Assignment: Transcribe every record verbatim; no pictures.

[Data extracted from a collection]
* * * * * * * * *
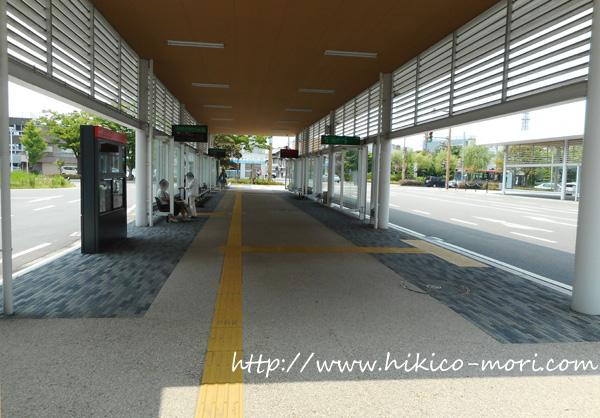 市役所前のバスターミナル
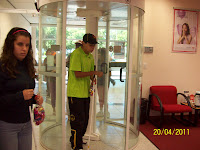 Allan passando pela porta giratória.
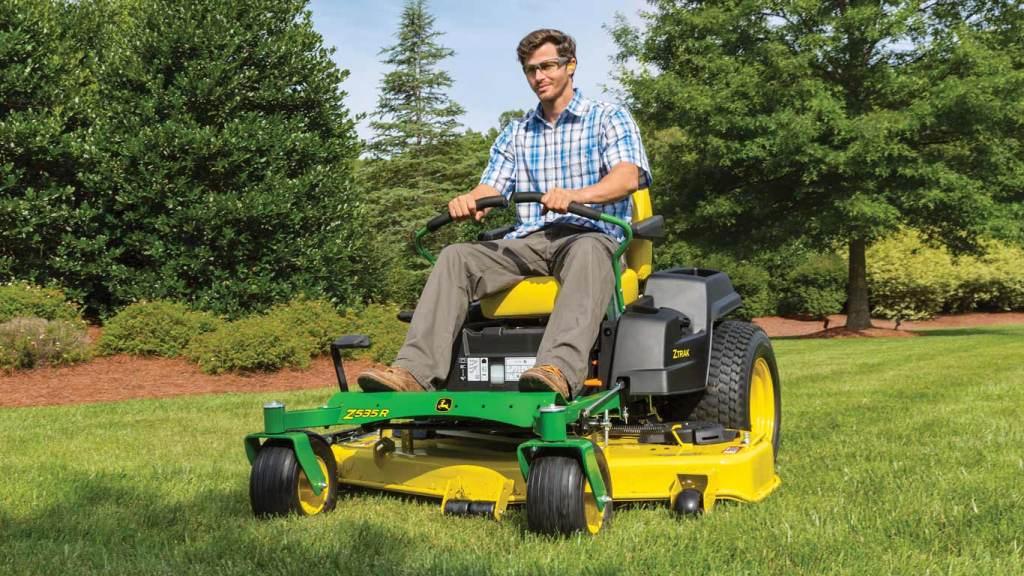John Deere Z535R Zero-Turn Lawn Mower Review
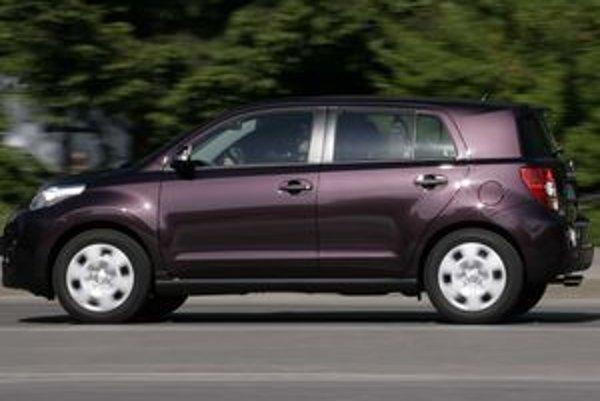 Redakcia denníka SME sledovala zmenu spotreby paliva na dvoch rovnakých stokilometrových úsekoch cesty. Jednoduché meranie na palubnom počítači vozidla Toyota Urban Cruiser ukázalo rozdiel v spotrebe 0,6 litra.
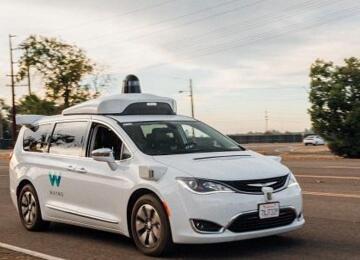Waymo自动驾驶汽车已可识别并服从交警现场指挥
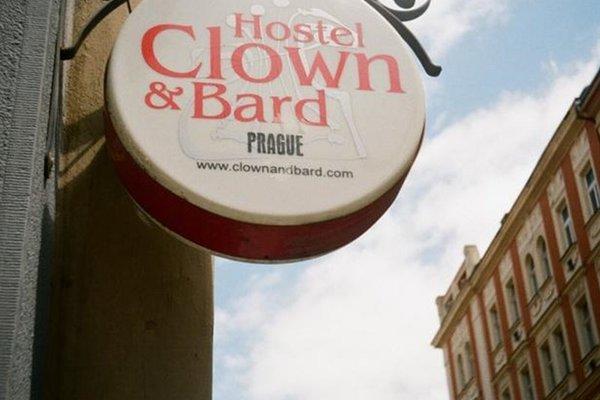 Clown and Bard Hostel - фото 16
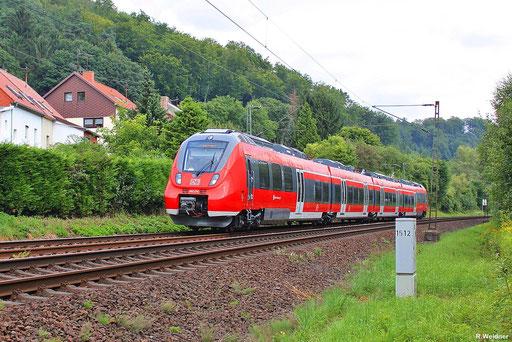"""TALENT 2 """"Hamsterbacke"""" 442 252 auf Messfahrt zur Bahnsteigprüfung auf der KBS 680 bei Scheidt  , Fahrgäste werden durch Sandsäcke simuliert , 13.08.2012"""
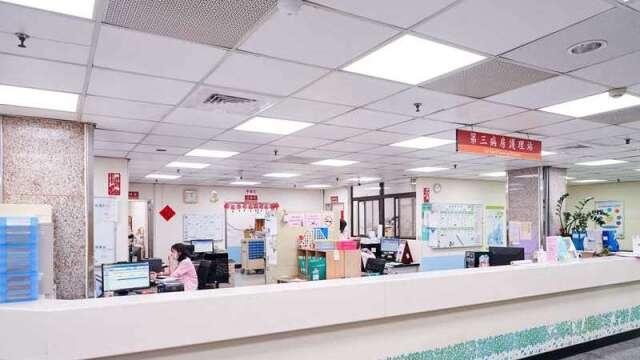 北榮新竹分院分別在醫護站及病房交誼廳引進工研院人因照明系統應用,適時調整醫護人員及病患的心情,有效提升工作、休息品質。(圖:工業技術資訊月刊)
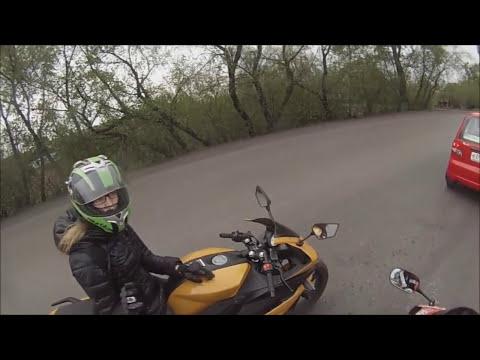 Девушка мотоциклист показала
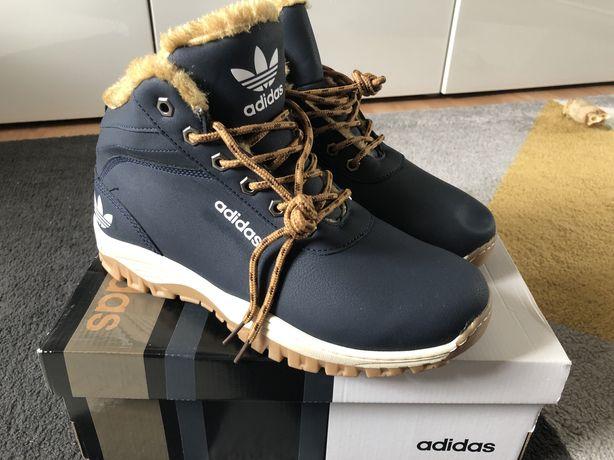 Zimowe buty ocieplane Adidas rozm 42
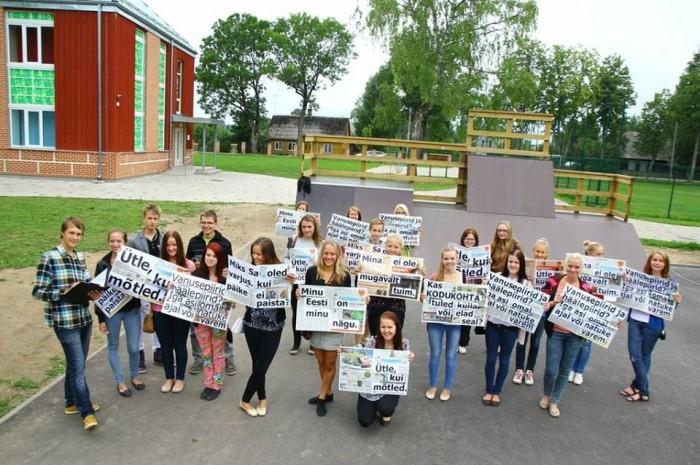 4-1 Illustratiivsed fotod   üle eestiline Varivalimiste flash mob ja ideede kogumine_T_rva noored_foto Ülla Tamm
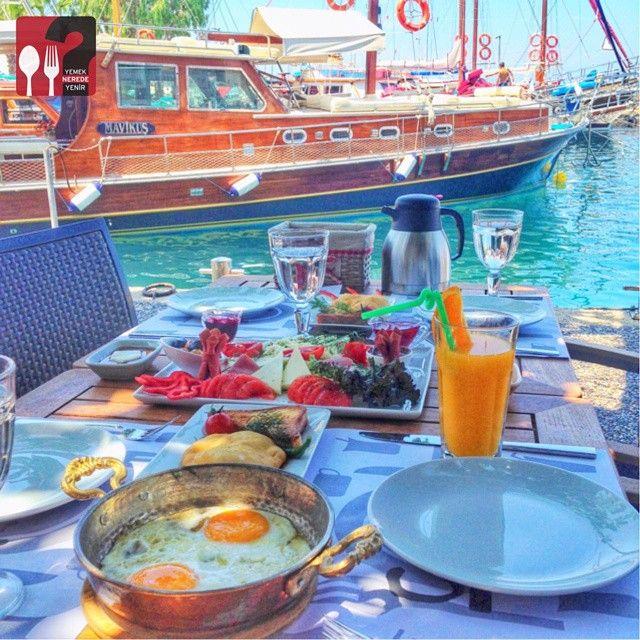 Serpme Kahvaltı - Caliente Cafe & Restaurant / Yalıkavak - Bodrum
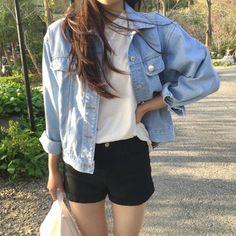 summer korean fashion that look cool. Korean Fashion Trends, Korean Street Fashion, Asian Fashion, Fashion Black, Trendy Fashion, Style Fashion, Korea Fashion, Korean Fashion Shorts, Korean Fashion Kpop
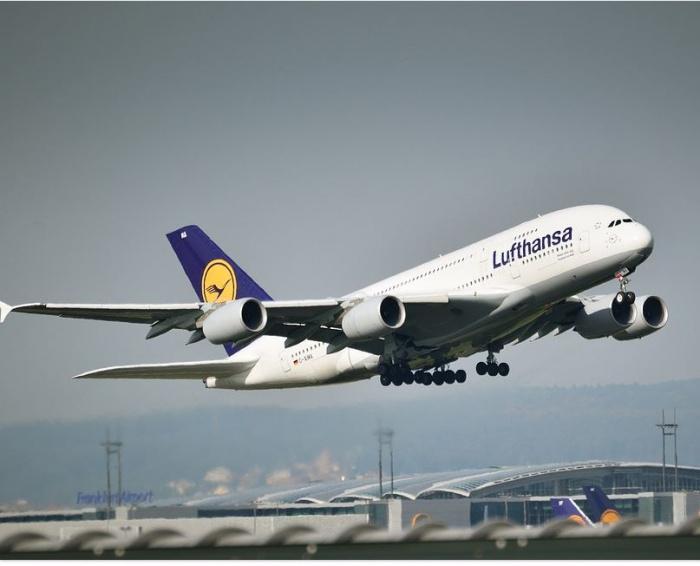 самолёт компании Lufthansa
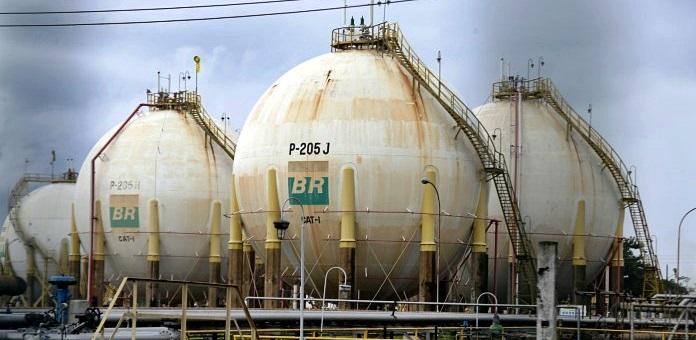 Petrobras-sobe-preço-do-diesel-e-da-gasolina-pelo-5º-dia-seguido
* * * * * * * * *
Reply:
 市役所前のバスターミナル
 Allan passando pela porta giratória.
John Deere Z535R Zero-Turn Lawn Mower Review
 Redakcia denníka SME sledovala zmenu spotreby paliva na dvoch rovnakých stokilometrových úsekoch cesty. Jednoduché meranie na palubnom počítači vozidla Toyota Urban Cruiser ukázalo rozdiel v spotrebe 0,6 litra.
Waymo自动驾驶汽车已可识别并服从交警现场指挥
 Clown and Bard Hostel - фото 16
"""TALENT 2 """"Hamsterbacke"""" 442 252 auf Messfahrt zur Bahnsteigprüfung auf der KBS 680 bei Scheidt  , Fahrgäste werden durch Sandsäcke simuliert , 13.08.2012"""
 北榮新竹分院分別在醫護站及病房交誼廳引進工研院人因照明系統應用,適時調整醫護人員及病患的心情,有效提升工作、休息品質。(圖:工業技術資訊月刊)
 Девушка мотоциклист показала
 Zimowe buty ocieplane Adidas rozm 42
 4-1 Illustratiivsed fotod   üle eestiline Varivalimiste flash mob ja ideede kogumine_T_rva noored_foto Ülla Tamm
 Serpme Kahvaltı - Caliente Cafe & Restaurant / Yalıkavak - Bodrum
 summer korean fashion that look cool. Korean Fashion Trends, Korean Street Fashion, Asian Fashion, Fashion Black, Trendy Fashion, Style Fashion, Korea Fashion, Korean Fashion Shorts, Korean Fashion Kpop
 самолёт компании Lufthansa
 Petrobras-sobe-preço-do-diesel-e-da-gasolina-pelo-5º-dia-seguido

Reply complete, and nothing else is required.